4. To create contours on the model, type “CONTOUR” and press Enter. Next select the object to be contoured. In this case it is your 3D Model. Set the “Contour Plane Base Point” somewhere slightly below the 3D model by clicking below the model. Then drag the line to above the model, while holding the SHIFT key to ensure 90° angles.
a. The distance between the contours should be 1 unit. If this is not already the established interval, set this by typing “1” and pressing ENTER. If it is already the interval, press ENTER to make the contours.
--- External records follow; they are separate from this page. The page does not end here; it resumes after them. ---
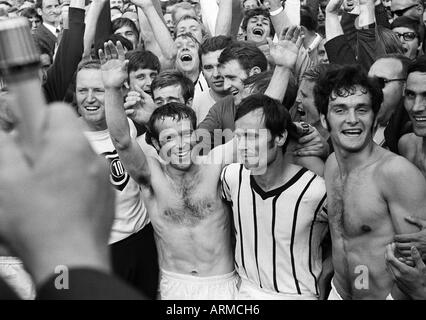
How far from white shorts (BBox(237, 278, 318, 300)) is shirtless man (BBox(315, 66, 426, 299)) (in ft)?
0.55

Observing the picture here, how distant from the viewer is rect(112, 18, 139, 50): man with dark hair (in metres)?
7.03

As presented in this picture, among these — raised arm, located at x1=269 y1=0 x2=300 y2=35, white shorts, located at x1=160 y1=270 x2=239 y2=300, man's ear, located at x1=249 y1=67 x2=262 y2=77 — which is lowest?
white shorts, located at x1=160 y1=270 x2=239 y2=300

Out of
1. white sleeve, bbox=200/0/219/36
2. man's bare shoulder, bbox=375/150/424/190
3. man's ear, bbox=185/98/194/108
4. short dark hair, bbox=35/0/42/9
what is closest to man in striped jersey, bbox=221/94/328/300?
man's bare shoulder, bbox=375/150/424/190

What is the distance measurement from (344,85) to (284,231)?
78cm

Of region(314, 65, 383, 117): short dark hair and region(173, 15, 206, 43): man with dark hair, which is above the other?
region(314, 65, 383, 117): short dark hair

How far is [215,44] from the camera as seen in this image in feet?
18.6

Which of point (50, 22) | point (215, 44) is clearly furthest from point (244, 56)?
point (50, 22)

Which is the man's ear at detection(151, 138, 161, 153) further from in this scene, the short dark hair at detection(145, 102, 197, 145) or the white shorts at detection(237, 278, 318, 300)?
the white shorts at detection(237, 278, 318, 300)

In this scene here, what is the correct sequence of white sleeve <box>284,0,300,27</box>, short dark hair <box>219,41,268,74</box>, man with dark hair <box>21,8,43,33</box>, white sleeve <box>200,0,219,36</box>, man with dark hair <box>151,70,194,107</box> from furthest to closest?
1. man with dark hair <box>21,8,43,33</box>
2. white sleeve <box>200,0,219,36</box>
3. white sleeve <box>284,0,300,27</box>
4. short dark hair <box>219,41,268,74</box>
5. man with dark hair <box>151,70,194,107</box>

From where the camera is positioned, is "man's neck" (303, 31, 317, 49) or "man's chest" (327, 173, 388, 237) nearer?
"man's chest" (327, 173, 388, 237)

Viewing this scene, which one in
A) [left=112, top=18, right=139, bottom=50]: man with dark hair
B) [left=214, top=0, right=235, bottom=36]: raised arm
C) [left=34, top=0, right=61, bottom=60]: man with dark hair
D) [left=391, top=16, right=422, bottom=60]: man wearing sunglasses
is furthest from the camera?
[left=34, top=0, right=61, bottom=60]: man with dark hair

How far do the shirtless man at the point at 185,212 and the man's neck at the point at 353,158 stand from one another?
2.32 feet

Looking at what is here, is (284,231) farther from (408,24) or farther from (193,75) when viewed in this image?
(408,24)

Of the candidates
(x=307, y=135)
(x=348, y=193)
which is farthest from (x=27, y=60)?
(x=307, y=135)
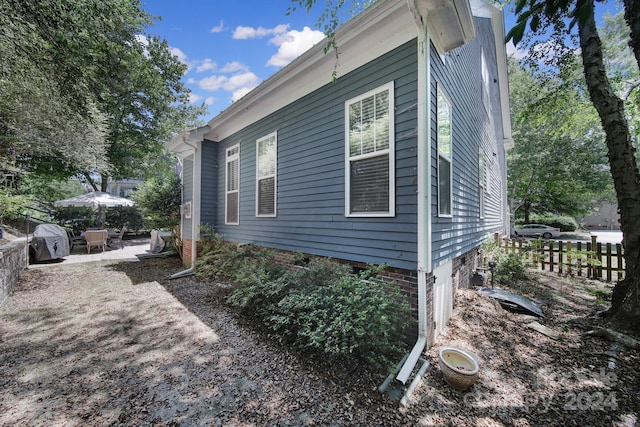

5. After creating the contours, click in the “TOP” Window. Next select the underlying wire mesh upon which the contours were laid and delete it. Then select the “FRONT” Window and use the cursor to select the lower portion of the 3D model that is unimportant and unneeded. This unneeded portion will likely be the table that was picked up in the scanning process. You only need the upper portion that has the contours you are interested in.
6. Save the 3D image with contours: File -> Save As -> Use the drop-down menu to save the file as a .DWG file.
Integrate into AutoCAD:
The primary advantage of scanning your physical model and creating contours in Rhino, is that you import these contours directly into AutoCAD. It’s important to note, however, that the contours are only as precise as the clay model itself and the resolution of the 3D scanner. For this reason, you will consider these contours as a GRADING SKETCH to help you visualize how the contours will work across the site and tie into existing contours.
The first step is to insert these contours into your base plan. Follow the procedure below to integrate the two files.
1. Open .dwg file exported from Rhino in AutoCAD. Click “yes” to continue opening the file.
2. Create a NEW LAYER and name that layer “Grading_Sketch”. Select all of the linework in the drawing (Crtl+A) and place it on this new layer. Select all of the linework on that layer again and go to EDIT>COPY in your menubar. If the menubar is not visible, type MENUBAR and hit enter. Then type 1 and hit enter.
3. Open your base plan from part 1 of this assignment. Make sure you are in model space and zoom extents (ZE + enter). Go to EDIT>PASTE AS BLOCK to paste the “Grading Sketch” into the new drawing.
At this point, you will need to align your contour “Grading Sketch” with your base plan. The contours may not align exactly but this will give you the bones of your conceptual grading plan. The geometry in the grading sketch will be too coarse for you to actually use in your final grading plan so it will be necessary to redraw your grading plan. Contour lines should be evenly spaced to match slope of the design proposal and spot elevations should be included throughout.